● Document text

- Opening Delimiter -

Venezuela presses IMF to unfreeze $5bn in assets as Chavista ranks show strain

Venezuela's acting president Delcy Rodriguez has formally asked the International Monetary Fund to release nearly $5bn in frozen assets, testing the limits of a diplomatic rapprochement that has forced the country's ruling Chavista movement to abandon decades of ideological hostility towards the Washington-based lender.
Rodriguez disclosed that she had raised the issue directly with IMF managing director Kristalina Georgieva in a phone call on April 21, asking the Fund to unblock approximately $4.9bn in special drawing rights (SDRs) that Venezuela holds with the institution. "We have $5bn in the IMF so that we can recover vital infrastructure, electricity, and water," she said at a public event in Falcón state.
In a statement on X, Georgieva described the exchange as “productive,” saying the two had discussed "next steps" in the Fund's engagement with Caracas, "with a focus on data, policy advice and capacity development," and reaffirming the IMF's commitment to supporting the Venezuelan people.

- Closing Delimiter -

[Stored data entries]
- Opening Delimiter -

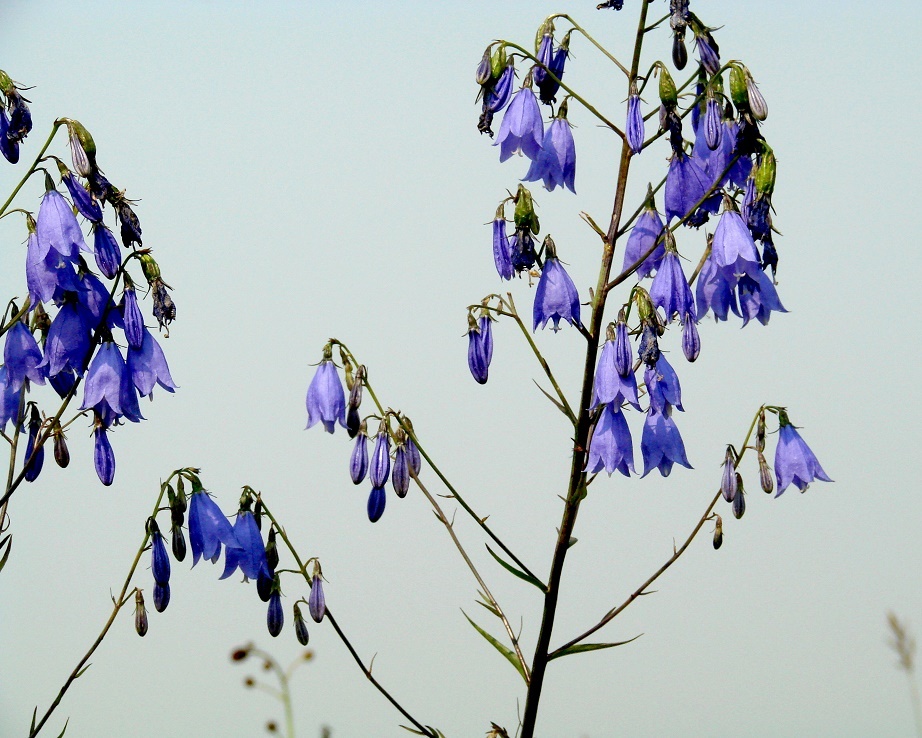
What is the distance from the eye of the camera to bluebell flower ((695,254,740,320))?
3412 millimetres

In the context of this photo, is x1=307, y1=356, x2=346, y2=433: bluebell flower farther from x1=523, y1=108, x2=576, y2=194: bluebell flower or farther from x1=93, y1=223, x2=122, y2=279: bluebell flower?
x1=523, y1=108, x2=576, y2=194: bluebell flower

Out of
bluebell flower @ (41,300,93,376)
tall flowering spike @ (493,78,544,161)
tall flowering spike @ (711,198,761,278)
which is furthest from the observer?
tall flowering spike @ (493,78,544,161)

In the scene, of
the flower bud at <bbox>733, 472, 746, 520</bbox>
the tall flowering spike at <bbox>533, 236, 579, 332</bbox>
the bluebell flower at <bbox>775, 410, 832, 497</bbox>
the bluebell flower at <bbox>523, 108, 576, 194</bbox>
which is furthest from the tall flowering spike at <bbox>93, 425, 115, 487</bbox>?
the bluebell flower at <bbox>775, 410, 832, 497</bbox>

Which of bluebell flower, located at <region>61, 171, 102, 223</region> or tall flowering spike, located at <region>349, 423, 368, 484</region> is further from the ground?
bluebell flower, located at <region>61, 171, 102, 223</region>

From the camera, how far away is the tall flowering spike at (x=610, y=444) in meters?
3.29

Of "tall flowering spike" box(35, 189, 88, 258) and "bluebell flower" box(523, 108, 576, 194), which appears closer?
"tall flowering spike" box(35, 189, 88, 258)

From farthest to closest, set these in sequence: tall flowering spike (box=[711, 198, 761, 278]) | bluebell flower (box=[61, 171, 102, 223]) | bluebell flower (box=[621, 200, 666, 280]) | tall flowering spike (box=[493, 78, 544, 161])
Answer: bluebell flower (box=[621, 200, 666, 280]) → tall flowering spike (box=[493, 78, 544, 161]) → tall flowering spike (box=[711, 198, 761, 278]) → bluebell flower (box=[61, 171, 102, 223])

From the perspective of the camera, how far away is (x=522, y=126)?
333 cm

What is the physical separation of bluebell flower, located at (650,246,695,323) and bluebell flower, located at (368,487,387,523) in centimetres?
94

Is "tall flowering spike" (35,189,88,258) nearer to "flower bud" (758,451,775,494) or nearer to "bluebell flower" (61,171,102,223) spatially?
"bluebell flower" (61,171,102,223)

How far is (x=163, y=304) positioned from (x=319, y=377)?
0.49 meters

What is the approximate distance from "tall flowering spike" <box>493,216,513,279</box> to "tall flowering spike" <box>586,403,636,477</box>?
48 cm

- Closing Delimiter -
- Opening Delimiter -

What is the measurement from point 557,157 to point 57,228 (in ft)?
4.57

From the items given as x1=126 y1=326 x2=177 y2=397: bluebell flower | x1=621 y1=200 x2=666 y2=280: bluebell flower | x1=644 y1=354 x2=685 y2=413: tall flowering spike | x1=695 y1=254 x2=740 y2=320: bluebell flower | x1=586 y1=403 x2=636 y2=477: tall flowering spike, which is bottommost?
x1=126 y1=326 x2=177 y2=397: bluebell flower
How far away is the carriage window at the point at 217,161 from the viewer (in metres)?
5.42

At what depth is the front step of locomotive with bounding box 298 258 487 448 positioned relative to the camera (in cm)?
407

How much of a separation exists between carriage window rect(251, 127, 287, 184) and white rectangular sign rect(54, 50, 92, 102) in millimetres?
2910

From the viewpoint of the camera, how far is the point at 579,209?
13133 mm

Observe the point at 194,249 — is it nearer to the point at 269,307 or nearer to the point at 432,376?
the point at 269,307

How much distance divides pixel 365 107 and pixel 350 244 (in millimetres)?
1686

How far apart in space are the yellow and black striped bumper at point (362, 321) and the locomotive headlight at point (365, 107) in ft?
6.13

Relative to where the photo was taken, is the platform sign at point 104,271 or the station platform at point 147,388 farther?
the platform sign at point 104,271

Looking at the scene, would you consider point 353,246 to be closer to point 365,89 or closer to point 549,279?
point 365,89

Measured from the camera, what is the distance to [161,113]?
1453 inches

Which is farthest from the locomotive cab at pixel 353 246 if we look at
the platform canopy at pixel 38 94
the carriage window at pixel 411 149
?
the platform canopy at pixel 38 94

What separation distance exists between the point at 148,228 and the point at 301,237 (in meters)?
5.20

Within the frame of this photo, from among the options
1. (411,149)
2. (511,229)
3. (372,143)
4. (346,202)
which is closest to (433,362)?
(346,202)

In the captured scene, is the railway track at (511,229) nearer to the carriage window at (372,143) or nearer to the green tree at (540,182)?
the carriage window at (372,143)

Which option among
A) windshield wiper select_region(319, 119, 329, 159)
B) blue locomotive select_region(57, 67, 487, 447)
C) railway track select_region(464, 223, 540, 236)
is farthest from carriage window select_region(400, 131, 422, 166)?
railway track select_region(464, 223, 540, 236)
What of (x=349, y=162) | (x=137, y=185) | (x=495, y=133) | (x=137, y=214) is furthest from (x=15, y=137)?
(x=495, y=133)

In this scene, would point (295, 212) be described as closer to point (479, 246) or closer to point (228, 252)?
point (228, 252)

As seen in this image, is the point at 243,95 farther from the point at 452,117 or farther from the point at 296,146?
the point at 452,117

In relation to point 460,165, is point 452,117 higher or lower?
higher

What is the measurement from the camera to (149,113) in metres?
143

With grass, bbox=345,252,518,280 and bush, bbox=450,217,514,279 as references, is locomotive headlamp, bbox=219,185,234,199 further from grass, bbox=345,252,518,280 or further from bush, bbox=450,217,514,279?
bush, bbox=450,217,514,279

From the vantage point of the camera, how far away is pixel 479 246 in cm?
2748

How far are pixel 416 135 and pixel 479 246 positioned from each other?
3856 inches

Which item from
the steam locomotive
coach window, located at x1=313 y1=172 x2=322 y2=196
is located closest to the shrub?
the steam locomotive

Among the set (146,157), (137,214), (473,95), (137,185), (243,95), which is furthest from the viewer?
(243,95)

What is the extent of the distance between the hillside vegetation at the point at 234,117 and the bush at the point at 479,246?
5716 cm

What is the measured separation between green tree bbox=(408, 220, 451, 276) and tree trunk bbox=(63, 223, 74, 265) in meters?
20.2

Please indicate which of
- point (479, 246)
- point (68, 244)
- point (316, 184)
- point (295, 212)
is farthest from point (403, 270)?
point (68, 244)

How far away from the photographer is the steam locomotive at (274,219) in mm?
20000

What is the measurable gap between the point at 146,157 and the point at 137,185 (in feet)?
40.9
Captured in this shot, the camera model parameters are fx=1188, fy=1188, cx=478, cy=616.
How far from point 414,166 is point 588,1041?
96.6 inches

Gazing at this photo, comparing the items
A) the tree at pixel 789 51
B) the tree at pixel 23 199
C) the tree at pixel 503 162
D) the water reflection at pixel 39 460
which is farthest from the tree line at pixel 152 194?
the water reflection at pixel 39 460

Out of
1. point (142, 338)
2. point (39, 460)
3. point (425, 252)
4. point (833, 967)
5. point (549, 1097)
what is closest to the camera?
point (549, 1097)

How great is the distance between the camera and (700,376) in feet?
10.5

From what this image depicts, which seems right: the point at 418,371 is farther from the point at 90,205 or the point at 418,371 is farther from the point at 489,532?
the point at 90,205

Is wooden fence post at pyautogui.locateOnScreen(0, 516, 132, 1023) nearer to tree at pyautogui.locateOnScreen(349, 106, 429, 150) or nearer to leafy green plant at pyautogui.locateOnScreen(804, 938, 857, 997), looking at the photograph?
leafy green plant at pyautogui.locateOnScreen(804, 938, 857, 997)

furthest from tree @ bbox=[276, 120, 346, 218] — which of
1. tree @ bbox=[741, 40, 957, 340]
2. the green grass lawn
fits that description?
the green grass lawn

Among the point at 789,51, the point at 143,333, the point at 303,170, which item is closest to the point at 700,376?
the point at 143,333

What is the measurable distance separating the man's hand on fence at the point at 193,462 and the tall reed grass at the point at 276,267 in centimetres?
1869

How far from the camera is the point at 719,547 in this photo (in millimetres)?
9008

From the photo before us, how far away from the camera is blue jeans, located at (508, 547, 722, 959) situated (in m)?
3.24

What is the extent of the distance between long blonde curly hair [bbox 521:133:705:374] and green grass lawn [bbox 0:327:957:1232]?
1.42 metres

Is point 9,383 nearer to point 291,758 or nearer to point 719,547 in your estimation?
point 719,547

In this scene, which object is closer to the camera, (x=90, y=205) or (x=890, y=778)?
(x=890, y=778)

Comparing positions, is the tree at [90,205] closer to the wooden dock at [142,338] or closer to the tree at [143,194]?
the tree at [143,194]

- Closing Delimiter -

● Task 1
Write out the passage of the Venezuela IMF article starting at "Venezuela's acting president" and ending at "in Falcón state.".
● Task 2
In the Venezuela IMF article, what does Georgieva say the Fund's engagement with Caracas will focus on? List every area.
● Task 3
Write the next part of the Venezuela IMF article, picking up after its last sentence.

● Written reply 1
Venezuela's acting president Delcy Rodriguez has formally asked the International Monetary Fund to release nearly $5bn in frozen assets, testing the limits of a diplomatic rapprochement that has forced the country's ruling Chavista movement to abandon decades of ideological hostility towards the Washington-based lender.
Rodriguez disclosed that she had raised the issue directly with IMF managing director Kristalina Georgieva in a phone call on April 21, asking the Fund to unblock approximately $4.9bn in special drawing rights (SDRs) that Venezuela holds with the institution. "We have $5bn in the IMF so that we can recover vital infrastructure, electricity, and water," she said at a public event in Falcón state.

● Written reply 2
data
policy advice
capacity development

● Written reply 3
The SDR claim traces back to an emergency financing request submitted by then-president Nicolas Maduro in March 2020, intended to fund Venezuela's healthcare response to the Covid-19 pandemic. The IMF declined to disburse the funds, withholding recognition from the Maduro government. Venezuelan representatives have since pressed the case in diplomatic forums including talks held in Barbados, Mexico and Qatar.
The request comes days after the IMF formally restored ties with Caracas on April 17, following a membership poll that extended recognition to Rodriguez's interim administration — itself the product of a US operation that removed Maduro from power in January. The World Bank followed suit the same day. The Fund confirmed that Venezuela's SDR holdings, which it valued at approximately $4.9bn, would become accessible as a result.
Rodriguez has been at pains to separate the SDR claim from any broader embrace of IMF orthodoxy. She has ruled out taking on a loan with the institution, and her economy vice president Calixto Ortega has separately rejected any adjustment or debt programme. "Venezuela knows what to do responsibly with its blocked resources," Rodriguez said. "Not only with the International Monetary Fund. We have blocked resources in other countries; our gold is in the United Kingdom." The government has outlined plans to direct the funds towards electricity and water infrastructure, macroeconomic stabilisation and restoring workers' purchasing power, under a framework it calls the Seven Transformations Plan.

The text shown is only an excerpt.